## START Quoted passage

Release Date: 1981 (A&M Records)
Songs By Jim Vallance: Comin' Home
Don't Look Now
Fits Ya Good
Last Chance
Lonely Nights
One Good Reason
Tonight
You Want It You Got It
Charts: #118 - Billboard Album Chart / 1982 (13 weeks on chart)
#78 - UK Chart / September 1985
#50 - Canadian Chart
Certification: Gold (50,000 Canadian sales) 1982
Comments:
While our song-writing skills had improved considerably since Bryan's first album two years earlier, it's the addition of producer Bob Clearmountain that really made the difference on "You Want It You Got It".

Bob also set a higher standard by hiring a number of seasoned New York session musicians, several of whom would continue working with Bryan for decades.
 
The combination of Bob's production skills and the musicians' expertise gave "You Want It, You Got It" significantly more punch than Bryan's previous album.

## END Quoted passage
## START Data for processing

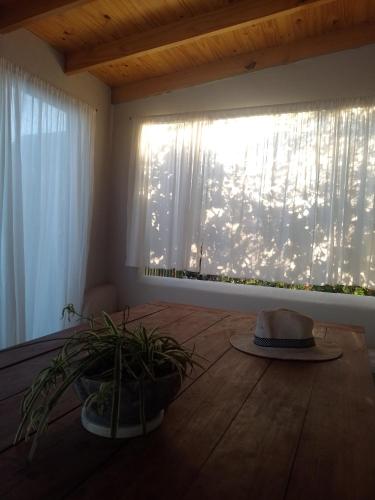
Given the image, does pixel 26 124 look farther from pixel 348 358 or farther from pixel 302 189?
pixel 348 358

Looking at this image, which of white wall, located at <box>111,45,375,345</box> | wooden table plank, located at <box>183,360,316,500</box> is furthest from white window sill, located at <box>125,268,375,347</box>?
wooden table plank, located at <box>183,360,316,500</box>

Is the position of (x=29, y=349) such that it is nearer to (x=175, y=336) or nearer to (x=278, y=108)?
(x=175, y=336)

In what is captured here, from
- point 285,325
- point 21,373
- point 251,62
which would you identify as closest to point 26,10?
point 251,62

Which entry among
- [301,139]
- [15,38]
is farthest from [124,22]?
[301,139]

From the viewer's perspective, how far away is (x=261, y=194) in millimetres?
3465

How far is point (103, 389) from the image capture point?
75 cm

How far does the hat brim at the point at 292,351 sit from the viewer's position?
143 centimetres

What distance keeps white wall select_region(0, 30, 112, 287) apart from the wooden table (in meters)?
2.61

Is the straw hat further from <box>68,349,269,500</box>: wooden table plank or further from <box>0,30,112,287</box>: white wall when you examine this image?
<box>0,30,112,287</box>: white wall

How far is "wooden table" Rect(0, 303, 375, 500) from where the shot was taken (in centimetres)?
68

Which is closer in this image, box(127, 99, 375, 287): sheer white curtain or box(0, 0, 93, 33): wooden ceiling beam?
box(0, 0, 93, 33): wooden ceiling beam

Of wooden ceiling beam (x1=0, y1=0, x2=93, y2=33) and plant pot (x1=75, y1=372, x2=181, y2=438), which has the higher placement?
wooden ceiling beam (x1=0, y1=0, x2=93, y2=33)

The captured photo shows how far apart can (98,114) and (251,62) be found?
1.54 metres

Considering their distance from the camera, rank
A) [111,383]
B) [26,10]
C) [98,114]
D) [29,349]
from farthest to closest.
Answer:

## END Data for processing

Set tasks:
a - Reproduce the album notes word for word, from "Release Date: 1981" up to and including "weeks on chart)".
b - How many lines of the rows contain the string "white"? Reply with the number alone.

Solutions in order:
a -
Release Date: 1981 (A&M Records)
Songs By Jim Vallance: Comin' Home
Don't Look Now
Fits Ya Good
Last Chance
Lonely Nights
One Good Reason
Tonight
You Want It You Got It
Charts: #118 - Billboard Album Chart / 1982 (13 weeks on chart)

b - 5